If you have wealth to transfer, you may worry about the sometimes adverse effect of sudden wealth and the squandering of assets within a generation.
There is a good reason to be concerned: 70% of family money disappears by the second generation, and 90% by the third generation, according to the Williams Group wealth consultancy. The cautionary tales of families like the Vanderbilts also feed into this worry. The result is that 60% of parents think their children aren’t prepared to receive a large inheritance, a study by U.S. Trust shows.
If you’re in this position you have a number of options to help ensure your legacy lasts.
Take Advantage of Trusts. Trusts can help take some of the guessing game out of where money might end up, and allow you to dictate how and when your assets are distributed after you die. For individuals with relatively young heirs, age provisions that dole out trust income to beneficiaries only when they’ve reached certain ages can help. A common threshold for distribution is reaching age 25 or 30. Generation-skipping trusts are another helpful vehicle. In some cases, this type of trust can allow you to transfer money tax-free to your grandchildren or great-grandchildren.
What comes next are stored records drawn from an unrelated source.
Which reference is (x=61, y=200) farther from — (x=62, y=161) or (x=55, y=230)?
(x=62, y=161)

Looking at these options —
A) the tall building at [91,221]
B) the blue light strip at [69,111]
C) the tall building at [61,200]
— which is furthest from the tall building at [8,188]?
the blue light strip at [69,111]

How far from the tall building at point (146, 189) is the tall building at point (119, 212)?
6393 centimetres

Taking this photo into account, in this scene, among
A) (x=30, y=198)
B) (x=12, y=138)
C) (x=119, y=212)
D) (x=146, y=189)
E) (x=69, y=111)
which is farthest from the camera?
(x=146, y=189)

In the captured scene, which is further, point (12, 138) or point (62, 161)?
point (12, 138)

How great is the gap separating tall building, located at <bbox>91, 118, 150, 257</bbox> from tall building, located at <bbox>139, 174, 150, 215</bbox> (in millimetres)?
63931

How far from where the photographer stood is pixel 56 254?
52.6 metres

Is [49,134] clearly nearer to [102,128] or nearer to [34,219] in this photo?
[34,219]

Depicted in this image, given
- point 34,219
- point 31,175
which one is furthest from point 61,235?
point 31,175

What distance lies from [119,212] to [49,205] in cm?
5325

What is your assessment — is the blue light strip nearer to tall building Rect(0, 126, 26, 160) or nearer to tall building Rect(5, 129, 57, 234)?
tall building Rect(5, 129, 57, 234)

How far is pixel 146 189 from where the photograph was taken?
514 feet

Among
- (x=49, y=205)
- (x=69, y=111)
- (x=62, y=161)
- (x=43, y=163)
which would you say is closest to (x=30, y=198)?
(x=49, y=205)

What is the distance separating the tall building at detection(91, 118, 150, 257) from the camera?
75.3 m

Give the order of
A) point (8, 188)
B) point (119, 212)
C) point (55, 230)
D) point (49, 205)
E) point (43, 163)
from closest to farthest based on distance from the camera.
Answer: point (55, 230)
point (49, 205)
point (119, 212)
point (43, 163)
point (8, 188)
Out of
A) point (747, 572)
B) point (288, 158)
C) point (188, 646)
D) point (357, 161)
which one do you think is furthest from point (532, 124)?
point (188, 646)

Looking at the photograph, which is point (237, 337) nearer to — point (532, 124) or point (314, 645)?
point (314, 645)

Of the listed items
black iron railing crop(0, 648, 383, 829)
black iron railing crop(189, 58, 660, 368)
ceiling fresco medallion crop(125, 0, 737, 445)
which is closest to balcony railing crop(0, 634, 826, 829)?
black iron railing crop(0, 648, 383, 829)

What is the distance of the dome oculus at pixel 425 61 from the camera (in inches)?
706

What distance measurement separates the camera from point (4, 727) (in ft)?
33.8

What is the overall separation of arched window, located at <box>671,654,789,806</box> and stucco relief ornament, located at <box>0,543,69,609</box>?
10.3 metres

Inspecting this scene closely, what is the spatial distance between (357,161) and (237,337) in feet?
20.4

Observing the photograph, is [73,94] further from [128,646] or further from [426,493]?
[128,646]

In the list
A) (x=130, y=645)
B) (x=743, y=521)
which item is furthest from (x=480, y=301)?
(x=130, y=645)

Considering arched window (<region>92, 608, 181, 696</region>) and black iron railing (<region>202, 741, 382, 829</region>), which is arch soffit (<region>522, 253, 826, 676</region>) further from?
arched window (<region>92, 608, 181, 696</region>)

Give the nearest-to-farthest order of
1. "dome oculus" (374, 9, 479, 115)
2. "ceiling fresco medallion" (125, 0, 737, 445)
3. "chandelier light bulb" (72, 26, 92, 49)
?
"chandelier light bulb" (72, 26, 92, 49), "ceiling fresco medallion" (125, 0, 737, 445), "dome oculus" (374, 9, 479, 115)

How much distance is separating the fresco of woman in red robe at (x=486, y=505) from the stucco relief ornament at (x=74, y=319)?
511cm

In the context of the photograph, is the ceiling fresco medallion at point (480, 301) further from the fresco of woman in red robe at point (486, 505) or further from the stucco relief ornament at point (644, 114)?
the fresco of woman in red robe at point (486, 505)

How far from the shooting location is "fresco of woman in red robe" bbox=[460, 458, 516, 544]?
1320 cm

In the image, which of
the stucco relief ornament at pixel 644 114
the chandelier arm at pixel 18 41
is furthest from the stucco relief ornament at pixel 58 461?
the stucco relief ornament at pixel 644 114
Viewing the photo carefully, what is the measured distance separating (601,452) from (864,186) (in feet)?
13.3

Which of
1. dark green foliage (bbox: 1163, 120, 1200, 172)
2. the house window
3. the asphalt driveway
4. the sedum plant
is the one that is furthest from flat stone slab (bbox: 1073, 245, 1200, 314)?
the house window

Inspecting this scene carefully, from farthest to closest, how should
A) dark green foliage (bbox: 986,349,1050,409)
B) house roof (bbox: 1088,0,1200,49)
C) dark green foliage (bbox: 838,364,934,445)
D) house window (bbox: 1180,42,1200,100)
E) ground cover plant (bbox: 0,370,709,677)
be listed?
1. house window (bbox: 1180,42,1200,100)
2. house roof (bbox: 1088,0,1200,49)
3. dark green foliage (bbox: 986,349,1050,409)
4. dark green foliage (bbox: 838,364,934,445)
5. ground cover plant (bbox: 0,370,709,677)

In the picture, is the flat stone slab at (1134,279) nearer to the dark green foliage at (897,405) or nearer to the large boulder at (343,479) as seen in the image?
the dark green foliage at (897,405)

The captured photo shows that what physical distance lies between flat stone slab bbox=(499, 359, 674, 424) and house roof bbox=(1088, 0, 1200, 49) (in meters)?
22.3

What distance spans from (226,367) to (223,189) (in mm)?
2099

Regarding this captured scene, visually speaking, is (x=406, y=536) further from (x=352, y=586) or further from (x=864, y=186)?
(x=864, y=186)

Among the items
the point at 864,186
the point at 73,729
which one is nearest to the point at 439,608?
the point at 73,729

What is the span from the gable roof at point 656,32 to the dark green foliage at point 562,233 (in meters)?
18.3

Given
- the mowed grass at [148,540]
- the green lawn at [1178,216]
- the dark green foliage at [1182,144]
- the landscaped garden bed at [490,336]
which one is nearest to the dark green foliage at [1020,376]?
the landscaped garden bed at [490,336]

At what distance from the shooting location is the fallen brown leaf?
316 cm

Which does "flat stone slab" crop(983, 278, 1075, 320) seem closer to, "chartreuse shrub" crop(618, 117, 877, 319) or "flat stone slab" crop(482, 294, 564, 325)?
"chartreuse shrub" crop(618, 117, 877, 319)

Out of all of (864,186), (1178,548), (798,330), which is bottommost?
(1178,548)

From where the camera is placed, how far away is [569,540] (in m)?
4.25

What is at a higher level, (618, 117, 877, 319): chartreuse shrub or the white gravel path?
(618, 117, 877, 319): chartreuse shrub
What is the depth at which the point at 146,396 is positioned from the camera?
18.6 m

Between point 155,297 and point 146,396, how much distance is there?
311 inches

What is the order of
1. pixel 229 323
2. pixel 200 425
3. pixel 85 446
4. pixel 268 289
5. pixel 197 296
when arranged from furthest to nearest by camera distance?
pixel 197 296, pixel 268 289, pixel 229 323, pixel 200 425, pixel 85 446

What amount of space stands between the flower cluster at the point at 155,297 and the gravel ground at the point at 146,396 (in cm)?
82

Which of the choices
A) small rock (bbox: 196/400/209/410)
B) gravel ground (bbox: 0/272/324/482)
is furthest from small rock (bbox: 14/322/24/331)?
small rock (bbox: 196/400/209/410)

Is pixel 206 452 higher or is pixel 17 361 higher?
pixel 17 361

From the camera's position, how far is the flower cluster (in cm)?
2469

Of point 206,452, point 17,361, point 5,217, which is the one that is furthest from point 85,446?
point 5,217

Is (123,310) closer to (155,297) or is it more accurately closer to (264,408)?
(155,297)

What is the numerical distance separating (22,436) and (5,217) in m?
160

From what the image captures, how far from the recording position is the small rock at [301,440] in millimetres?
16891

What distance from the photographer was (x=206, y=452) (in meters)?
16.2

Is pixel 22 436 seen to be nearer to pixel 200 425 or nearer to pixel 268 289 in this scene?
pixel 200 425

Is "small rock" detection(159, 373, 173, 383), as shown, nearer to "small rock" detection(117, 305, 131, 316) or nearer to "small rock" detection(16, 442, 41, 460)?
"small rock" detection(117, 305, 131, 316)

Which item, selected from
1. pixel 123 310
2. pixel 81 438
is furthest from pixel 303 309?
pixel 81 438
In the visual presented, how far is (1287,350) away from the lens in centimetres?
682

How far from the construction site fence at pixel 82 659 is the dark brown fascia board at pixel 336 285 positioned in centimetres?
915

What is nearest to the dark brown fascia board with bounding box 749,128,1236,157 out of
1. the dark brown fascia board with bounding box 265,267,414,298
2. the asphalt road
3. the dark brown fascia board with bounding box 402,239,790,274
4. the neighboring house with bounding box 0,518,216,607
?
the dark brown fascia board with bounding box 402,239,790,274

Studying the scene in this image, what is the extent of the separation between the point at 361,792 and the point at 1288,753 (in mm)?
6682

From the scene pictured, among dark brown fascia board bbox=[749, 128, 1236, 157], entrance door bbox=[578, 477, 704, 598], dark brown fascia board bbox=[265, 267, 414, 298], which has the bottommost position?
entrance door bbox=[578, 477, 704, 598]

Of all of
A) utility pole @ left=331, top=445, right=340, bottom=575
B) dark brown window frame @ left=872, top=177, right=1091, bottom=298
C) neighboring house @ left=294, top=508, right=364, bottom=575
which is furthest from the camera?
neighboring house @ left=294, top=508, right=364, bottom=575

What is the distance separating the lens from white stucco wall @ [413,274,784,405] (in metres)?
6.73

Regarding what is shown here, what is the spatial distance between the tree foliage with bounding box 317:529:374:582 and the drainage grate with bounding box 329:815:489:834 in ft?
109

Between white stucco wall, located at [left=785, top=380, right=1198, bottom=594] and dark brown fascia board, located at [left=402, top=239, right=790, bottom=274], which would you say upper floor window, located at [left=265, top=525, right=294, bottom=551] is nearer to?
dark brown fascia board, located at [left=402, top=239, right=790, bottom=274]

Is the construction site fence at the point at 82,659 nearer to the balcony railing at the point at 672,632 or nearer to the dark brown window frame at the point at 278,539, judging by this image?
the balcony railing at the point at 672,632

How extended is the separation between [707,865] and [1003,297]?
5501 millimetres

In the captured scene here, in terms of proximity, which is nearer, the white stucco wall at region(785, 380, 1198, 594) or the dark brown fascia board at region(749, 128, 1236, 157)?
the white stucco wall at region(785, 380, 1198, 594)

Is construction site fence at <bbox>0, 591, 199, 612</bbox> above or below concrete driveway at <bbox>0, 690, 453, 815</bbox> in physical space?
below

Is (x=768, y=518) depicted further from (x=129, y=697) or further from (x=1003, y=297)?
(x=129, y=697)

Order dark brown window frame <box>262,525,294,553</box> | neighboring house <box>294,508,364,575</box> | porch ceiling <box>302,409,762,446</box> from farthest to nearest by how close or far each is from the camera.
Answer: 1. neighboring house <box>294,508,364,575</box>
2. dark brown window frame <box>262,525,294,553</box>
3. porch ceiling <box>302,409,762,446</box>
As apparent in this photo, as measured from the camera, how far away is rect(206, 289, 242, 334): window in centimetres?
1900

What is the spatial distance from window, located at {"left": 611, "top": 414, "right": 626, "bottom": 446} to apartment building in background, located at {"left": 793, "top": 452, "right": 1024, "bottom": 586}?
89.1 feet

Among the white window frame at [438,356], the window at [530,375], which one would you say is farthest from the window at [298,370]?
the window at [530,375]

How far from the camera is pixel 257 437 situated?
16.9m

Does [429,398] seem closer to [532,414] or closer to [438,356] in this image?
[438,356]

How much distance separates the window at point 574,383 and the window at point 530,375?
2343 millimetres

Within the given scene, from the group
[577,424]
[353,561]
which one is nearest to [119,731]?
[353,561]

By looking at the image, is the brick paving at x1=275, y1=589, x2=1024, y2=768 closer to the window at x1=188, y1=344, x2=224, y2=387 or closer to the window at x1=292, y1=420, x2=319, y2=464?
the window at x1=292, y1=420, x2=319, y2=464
Turn to Philanthropy. Make charitable giving a family affair can provide opportunities to connect with younger generations and communicate values and ideals. When a philanthropic mission is shared among your family, it provides a forum for communication and sharpened decision-making in a situation where the money is going to others and there is no personal interest at stake. Donor advised funds and private foundations can be effective vehicles for this type of endeavor. Charitable remainder trusts (CRTs) can also help if you wish to give assets to charity in order to leave a smaller inheritance.
Open the Lines of Communication. Many squandered inheritances can be traced back to a root cause – poor communication. In nearly 60% of boom-and-bust inheritance cases researched by the Williams Group, trust and communication breakdown among family members played the largest role. To prevent this happening in your family, consider sharing history, values and a vision for the future of the family. This can be done in-person at a family gathering or through a written statement, also known as an ethical will or legacy letter. With a common purpose and shared story, your family stands a better chance of preserving assets for future generations.
Carefully Prepare Heirs. The Williams Group research points to failure to properly prepare heirs as another cause of lost inheritance, affecting about 25% of the cases studied. Your financial advisor can play a role in educating you and your family about inheritance, as well as wealth management and its important principles.
Creating a lasting legacy is neither easy nor impossible, but the difficulty lies in the details. It’s an issue that’s especially pressing as two-thirds of baby boomers are estimated to inherit family money for a collective transfer of nearly $7.6 trillion, according to the Boston College Center for Retirement Research. Finding the tools and resources that will best benefit your family and situation can perhaps make the difference between a squandered fortune and a strong heritage that lasts generations.